**Reading passage**.
#####

# Most watched sitcom in Canada



## Daniel (Apr 11, 2010)

*YouTube - The Big Bang Theory - Leonard's Mother visit*


----------



## David Baxter PhD (Apr 11, 2010)

Hmmm... I've never heard of it. Then again, I don't know a whole lot about what's on prime time TV these days. When I watch TV at all, it's rarely earlier than 10 or 11.


----------



## Daniel (Apr 11, 2010)

The Big Bang Theory gets bigger in Canada - thestar.com


----------



## David Baxter PhD (Apr 11, 2010)

I wasn't disputing your statement, Daniel. I only know about programs my sons watch or sometimes a client may talk about a favorite show, but my TV fare is more likely to be _Seinfeld_ reruns or _The Simpsons_, _South Park_, or _Family Guy_ late at night when I'm too tired to do anything else. I really have no idea what people watch in prime time or even what choices there are.


----------



## Murray (Apr 11, 2010)

#####

**Collected material**.
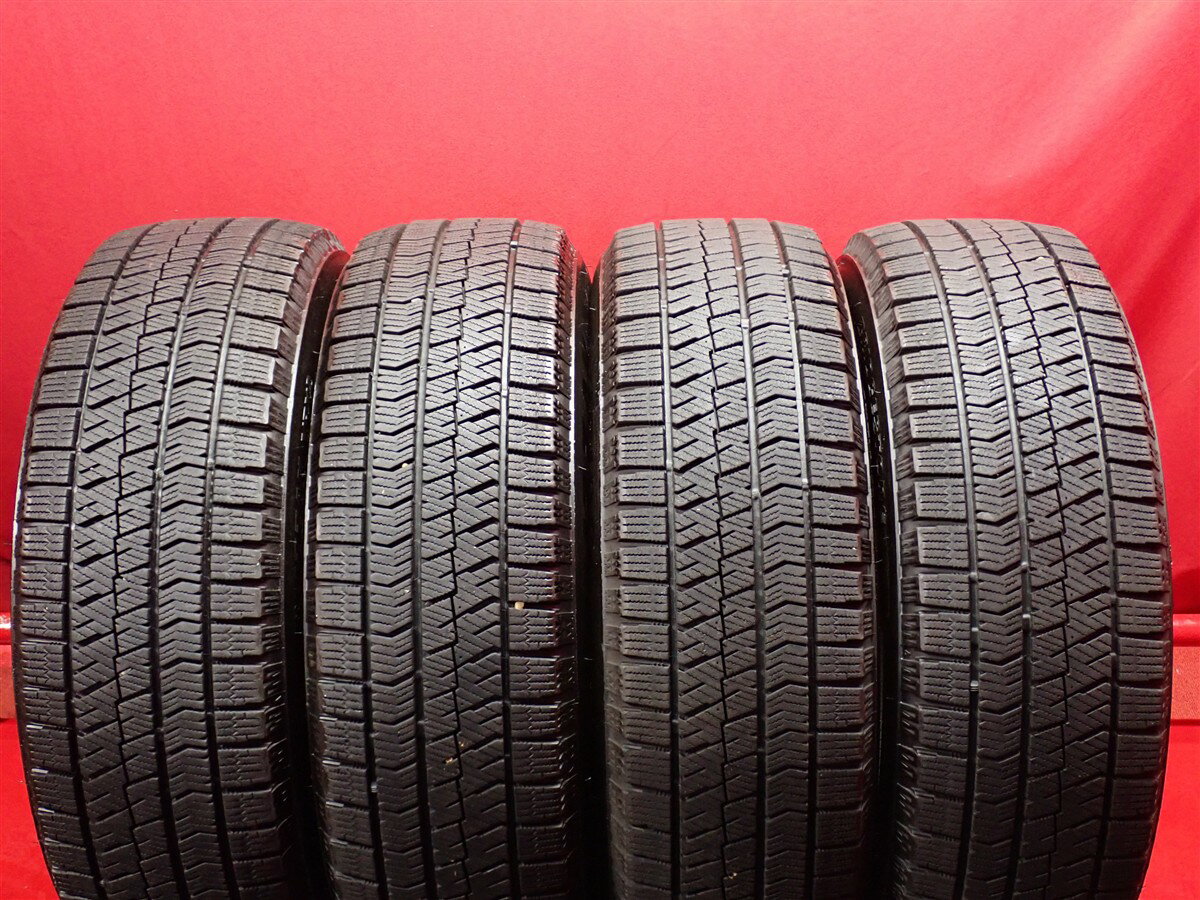 ブリヂストン ブリザック VRX2 BRIDGESTONE BLIZZAK VRX2 195/65R15 91Q 100 164 307 307SW 3シリーズ ..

#####

**Work instruction 1**.
Answer these questions about the forum thread:
(a) When David Baxter watches TV at all, what is the earliest hour he rarely watches before?
(b) Which news site is named in the link title Daniel posts about The Big Bang Theory?
(c) Which four shows does David Baxter name as his usual late-night TV fare?
**Work instruction 2**.
Return the passage of the forum thread from "I wasn't disputing" up to and including "choices there are.", copied word for word.
The lines that come after the forum thread are separate material and are not part of it.

**Reply 1**.
(a) He rarely watches earlier than 10 or 11.
(b) thestar.com
(c) Seinfeld reruns, The Simpsons, South Park, and Family Guy.

**Reply 2**.
I wasn't disputing your statement, Daniel. I only know about programs my sons watch or sometimes a client may talk about a favorite show, but my TV fare is more likely to be _Seinfeld_ reruns or _The Simpsons_, _South Park_, or _Family Guy_ late at night when I'm too tired to do anything else. I really have no idea what people watch in prime time or even what choices there are.